— Start —
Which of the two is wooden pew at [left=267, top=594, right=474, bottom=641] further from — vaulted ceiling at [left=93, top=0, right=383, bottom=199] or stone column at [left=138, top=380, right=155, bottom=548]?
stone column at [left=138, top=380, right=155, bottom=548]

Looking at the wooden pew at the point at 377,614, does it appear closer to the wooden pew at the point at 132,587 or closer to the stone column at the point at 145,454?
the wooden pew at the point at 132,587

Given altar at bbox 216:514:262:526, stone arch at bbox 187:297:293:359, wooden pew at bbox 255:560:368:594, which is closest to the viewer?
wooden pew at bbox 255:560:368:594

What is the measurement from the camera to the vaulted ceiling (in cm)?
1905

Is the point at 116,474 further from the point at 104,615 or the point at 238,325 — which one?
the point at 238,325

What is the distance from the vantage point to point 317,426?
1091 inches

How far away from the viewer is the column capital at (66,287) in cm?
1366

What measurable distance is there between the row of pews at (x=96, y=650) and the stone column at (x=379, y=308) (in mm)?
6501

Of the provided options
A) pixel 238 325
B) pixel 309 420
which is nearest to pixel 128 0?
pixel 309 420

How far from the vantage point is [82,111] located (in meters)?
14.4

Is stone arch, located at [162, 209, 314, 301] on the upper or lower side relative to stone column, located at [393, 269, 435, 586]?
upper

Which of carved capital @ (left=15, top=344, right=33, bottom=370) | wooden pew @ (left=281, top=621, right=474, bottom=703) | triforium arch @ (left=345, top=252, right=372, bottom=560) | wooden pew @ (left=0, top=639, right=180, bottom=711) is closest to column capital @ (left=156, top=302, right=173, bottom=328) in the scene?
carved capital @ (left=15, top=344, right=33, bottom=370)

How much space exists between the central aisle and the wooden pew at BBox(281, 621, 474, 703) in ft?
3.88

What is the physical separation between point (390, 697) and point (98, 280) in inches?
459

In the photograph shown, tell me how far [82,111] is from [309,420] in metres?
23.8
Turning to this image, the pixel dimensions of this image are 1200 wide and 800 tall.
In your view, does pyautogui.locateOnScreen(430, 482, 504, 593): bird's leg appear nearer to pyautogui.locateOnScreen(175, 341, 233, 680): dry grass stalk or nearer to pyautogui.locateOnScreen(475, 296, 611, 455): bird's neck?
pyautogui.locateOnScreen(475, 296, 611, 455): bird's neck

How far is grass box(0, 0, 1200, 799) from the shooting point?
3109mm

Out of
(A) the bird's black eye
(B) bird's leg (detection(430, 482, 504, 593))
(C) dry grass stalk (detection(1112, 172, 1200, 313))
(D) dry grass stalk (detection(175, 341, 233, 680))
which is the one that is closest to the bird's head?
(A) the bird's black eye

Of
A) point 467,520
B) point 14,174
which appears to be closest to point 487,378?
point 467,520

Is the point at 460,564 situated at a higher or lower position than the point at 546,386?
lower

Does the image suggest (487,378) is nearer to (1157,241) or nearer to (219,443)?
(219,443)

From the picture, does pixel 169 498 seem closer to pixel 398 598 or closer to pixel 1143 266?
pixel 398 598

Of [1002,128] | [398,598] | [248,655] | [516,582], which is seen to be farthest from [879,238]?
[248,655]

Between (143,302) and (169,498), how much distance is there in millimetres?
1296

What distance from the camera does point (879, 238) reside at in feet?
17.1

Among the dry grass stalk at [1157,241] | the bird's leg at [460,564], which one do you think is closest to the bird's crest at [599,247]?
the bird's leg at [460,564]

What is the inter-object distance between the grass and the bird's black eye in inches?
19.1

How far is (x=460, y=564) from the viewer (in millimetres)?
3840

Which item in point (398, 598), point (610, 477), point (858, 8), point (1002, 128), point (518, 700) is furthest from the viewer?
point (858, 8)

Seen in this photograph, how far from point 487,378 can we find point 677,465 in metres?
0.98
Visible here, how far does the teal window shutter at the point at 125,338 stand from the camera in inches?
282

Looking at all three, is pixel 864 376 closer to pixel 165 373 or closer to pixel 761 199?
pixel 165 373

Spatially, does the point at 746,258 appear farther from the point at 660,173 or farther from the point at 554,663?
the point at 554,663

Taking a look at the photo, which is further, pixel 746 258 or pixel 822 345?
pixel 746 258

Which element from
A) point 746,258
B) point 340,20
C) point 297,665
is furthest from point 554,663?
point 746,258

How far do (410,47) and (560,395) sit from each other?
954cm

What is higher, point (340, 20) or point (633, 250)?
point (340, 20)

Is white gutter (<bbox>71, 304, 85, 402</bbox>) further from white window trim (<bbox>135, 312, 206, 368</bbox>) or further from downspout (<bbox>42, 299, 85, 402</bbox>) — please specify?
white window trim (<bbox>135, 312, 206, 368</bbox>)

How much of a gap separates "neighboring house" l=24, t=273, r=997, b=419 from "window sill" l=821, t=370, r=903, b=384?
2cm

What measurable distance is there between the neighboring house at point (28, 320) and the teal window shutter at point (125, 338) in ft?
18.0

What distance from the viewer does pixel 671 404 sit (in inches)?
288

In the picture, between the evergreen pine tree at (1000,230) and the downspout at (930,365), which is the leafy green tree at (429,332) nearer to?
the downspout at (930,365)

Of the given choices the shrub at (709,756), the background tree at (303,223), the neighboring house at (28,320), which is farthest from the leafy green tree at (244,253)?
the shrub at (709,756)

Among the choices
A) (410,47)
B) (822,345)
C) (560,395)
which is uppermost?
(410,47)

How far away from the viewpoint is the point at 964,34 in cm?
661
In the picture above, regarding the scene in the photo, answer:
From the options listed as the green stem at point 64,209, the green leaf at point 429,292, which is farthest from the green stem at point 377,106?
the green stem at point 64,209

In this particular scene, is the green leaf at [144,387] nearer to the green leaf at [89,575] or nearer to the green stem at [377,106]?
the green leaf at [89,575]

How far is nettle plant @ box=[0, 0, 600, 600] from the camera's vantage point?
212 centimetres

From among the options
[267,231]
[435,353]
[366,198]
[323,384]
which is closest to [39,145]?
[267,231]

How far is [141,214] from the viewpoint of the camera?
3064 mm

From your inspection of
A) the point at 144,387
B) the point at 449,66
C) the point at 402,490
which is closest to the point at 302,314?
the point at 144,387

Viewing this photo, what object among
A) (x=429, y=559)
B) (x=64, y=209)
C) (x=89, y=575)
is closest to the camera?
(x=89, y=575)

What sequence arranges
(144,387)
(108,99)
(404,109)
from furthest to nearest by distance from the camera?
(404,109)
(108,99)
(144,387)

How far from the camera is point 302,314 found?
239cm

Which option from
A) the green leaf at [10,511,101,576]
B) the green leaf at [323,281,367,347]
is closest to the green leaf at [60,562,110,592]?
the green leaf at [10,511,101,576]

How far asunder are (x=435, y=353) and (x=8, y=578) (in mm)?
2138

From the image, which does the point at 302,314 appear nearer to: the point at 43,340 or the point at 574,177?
— End —
* REQUIRED WORK *
Return the line that contains "What measurable distance is there between the neighboring" along with every line after it through the end of the entries, exactly, adding nothing.

* RESPONSE *
What measurable distance is there between the neighboring house at point (28, 320) and the teal window shutter at point (125, 338) in ft?
18.0

What distance from the viewer does pixel 671 404 sit (in inches)?
288

In the picture, between the evergreen pine tree at (1000,230) and the downspout at (930,365), which is the leafy green tree at (429,332) nearer to?
the downspout at (930,365)

Of the given choices the shrub at (709,756), the background tree at (303,223), the neighboring house at (28,320), which is farthest from the leafy green tree at (244,253)?
the shrub at (709,756)

Among the choices
A) (410,47)
B) (822,345)
C) (560,395)
which is uppermost?
(410,47)

How far away from the viewpoint is the point at 964,34 in cm?
661
In the picture above, regarding the scene in the photo, answer:
From the options listed as the green stem at point 64,209, the green leaf at point 429,292, which is farthest from the green stem at point 377,106?
the green stem at point 64,209

In this particular scene, is the green leaf at [144,387] nearer to the green leaf at [89,575] or nearer to the green stem at [377,106]?
the green leaf at [89,575]

How far is nettle plant @ box=[0, 0, 600, 600] from the camera's vantage point?
212 centimetres

From among the options
[267,231]
[435,353]
[366,198]
[323,384]
which is closest to [39,145]?
[267,231]

How far is [141,214] from the viewpoint of the camera?
3064 mm

From your inspection of
A) the point at 144,387
B) the point at 449,66
C) the point at 402,490
which is closest to the point at 302,314?
the point at 144,387

Viewing this photo, what object among
A) (x=429, y=559)
B) (x=64, y=209)
C) (x=89, y=575)
is closest to the camera?
(x=89, y=575)

What sequence arranges
(144,387)
(108,99)
(404,109)
from furthest to nearest by distance from the camera?
(404,109)
(108,99)
(144,387)

How far from the camera is point 302,314 found?
239cm

Which option from
A) the green leaf at [10,511,101,576]
B) the green leaf at [323,281,367,347]
is closest to the green leaf at [60,562,110,592]?
the green leaf at [10,511,101,576]

How far asunder are (x=435, y=353) and (x=8, y=578) (in mm)?
2138

From the image, which does the point at 302,314 appear nearer to: the point at 43,340 or the point at 574,177?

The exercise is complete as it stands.